Berbeda dengan metode quench celup, harga kekerasan akan merata, namun akan terjadi vapour blanket di sekitar spesimen karena medium quench atau spesimennya statis. Vapour blanket adalah uap air di sekitar spesimen yang terbentuk karena air menguap, fenomena ini dapat dihilangkan dengan mengaduk medium quench atau menggoyangkan spesimen.
Martensit terbentuk dari fasa austenit. Pada awalnya baja memiliki fasa ferrite (BCC) kemudian dipanaskan hingga fasanya menjadi austenite (FCC), jika didinginkan secara lambat akan menghasilkan pearlite (BCC), namun dalam percobaan ini baja didinginkan dengan cepat sehingga terbentuk martensite (BCT). Pada pembentukan martensite, yang terjadi bukanlah difusi, melainkan mekanisme geser. Pada FCC, atom-atom C menempati rongga oktahedral. Jika pendinginan dilakukan dengan lambat maka atom C tetap pada posisi oktahedral, namun ketika didinginkan dengan cepat atom C menempati rongga tetragonal dengan mekanisme geser, dan strukturnya menjadi BCT (Body Centered Tetragonal).
Pengaruh laju pendinginan terhadap pembentukan martensit dapat dilihat pada diagram CCT. Spesimen pada percobaan ini adalah AISI 4142, baja dengan 0.4-0.45% C, 0.75-1.00% Mn 0.8-1.10% Cr, sehingga diagram CCT yang digunakan adalah diagram CCT hypoeutectoid.
AISI 4142 memiliki kadar karbon medium, implikasi pada diagram CCT nya adalah, hidungnya tidak terlalu dekat dengan sumbu vertikal dan garis martensite start yang tidak terlalu rendah, memungkinkan terjadinya martensite 100% walaupun pendinginan tidak terlalu cepat.
Hardenability band yang didapatkan dari literatur ditunjukkan pada gambar disamping. Jika dibandingkan dengan data yang didapat pada hasil praktikum, pada jarak quenching awal kurva hardenability terletak dibawah hardenability band, dibawah batas minimum hardenability band. Artinya spesimen ini memiliki sifat hardenability yang kurang baik. Seharusnya secara teoritis, baja karbon medium memiliki hardenability yang baik, dan kurva hardenability nya berada pada hardenability band.
Kurva hardenability yang didapatkan lebih landai dibanding hardenability band nya. Hal ini menunjukkan sifat hardenability spesimen yang kurang baik.

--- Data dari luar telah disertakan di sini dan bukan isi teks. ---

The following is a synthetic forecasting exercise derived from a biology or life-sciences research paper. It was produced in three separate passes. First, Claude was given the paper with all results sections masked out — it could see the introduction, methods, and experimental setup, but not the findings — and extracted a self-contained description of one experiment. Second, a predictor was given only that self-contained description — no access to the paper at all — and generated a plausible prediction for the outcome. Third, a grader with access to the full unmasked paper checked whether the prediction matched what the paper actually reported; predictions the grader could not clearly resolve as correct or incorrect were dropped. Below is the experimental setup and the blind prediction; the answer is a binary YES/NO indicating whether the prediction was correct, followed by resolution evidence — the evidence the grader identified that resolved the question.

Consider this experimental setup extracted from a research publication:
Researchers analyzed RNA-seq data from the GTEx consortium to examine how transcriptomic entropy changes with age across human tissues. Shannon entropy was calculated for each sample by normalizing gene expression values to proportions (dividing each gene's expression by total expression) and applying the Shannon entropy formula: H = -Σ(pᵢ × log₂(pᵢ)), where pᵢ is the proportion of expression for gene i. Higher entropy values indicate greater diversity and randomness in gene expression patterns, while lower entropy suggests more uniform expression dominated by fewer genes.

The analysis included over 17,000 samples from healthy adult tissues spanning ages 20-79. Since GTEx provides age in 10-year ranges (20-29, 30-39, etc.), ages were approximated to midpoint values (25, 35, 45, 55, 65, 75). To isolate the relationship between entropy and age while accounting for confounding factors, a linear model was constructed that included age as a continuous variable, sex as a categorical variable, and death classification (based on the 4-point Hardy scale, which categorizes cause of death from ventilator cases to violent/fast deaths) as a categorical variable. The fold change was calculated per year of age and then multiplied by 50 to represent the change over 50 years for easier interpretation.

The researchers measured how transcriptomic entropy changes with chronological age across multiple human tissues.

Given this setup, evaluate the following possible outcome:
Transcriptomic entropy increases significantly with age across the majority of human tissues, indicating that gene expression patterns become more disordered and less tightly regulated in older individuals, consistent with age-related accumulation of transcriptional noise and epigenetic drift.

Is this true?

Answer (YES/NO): NO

Penyimpangan ini terjadi mungkin karena kadar karbon yang tidak sesuai standar sehingga menimbulkan perbedaan harga kekerasan dengan yang seharusnya. Namun, hanya sebagian kurva yang berada dibawah hardenability band, sehingga kemungkinan faktor penyebabnya bukan kadar karbon. Jika penyebabnya adalah kadar karbon, maka keseluruhan kurva hardenability akan berada dibawah hardenability band.
Kemungkinan yang lain adalah ketidakhomogenan panas pada spesimen ketika di dalam tungku, menyebabkan proses hardening tidak maksimal. Hal lain yang dapat mempengaruhi adalah ketika akan melakukan proses quenching, spesimen terlalu lama berada di temperatur ruangan sehingga sempat mengalami pendinginan lambat. Pendinginan lambat ini dapat menyebabkan harga kekerasan menurun.

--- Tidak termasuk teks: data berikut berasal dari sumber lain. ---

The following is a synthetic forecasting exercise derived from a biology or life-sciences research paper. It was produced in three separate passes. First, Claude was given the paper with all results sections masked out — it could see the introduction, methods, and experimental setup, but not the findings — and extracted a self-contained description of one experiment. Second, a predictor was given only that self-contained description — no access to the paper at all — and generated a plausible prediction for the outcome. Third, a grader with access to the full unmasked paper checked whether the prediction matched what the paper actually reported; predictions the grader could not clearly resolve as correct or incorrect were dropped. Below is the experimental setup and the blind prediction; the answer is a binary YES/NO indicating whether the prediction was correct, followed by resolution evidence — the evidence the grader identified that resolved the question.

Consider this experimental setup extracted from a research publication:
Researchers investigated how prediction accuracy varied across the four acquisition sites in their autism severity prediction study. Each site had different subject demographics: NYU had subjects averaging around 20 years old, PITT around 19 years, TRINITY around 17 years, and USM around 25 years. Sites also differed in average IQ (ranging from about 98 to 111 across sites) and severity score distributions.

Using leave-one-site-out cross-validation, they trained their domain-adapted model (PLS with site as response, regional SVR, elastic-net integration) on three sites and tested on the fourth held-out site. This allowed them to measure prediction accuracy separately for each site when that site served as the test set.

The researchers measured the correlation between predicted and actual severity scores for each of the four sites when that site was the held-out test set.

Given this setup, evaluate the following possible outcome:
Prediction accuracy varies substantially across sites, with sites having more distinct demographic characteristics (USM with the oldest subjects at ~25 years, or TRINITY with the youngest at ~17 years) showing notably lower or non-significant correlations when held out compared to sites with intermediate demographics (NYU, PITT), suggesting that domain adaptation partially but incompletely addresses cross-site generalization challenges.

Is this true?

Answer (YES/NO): NO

Jika dilihat hasil struktur mikro spesimen, pada titik 1 terlihat sangat banyak martensit yang terbentuk. Fasa martensit adalah yang berwarna hitam. Pada titik 10 keberadaan martensit mulai berkurang. Semakin jauh dari titik pusat quenching keberadaan martensite semakin berkurang. Hal ini menunjukkan nilai kekerasan spesimen yang semakin berkurang.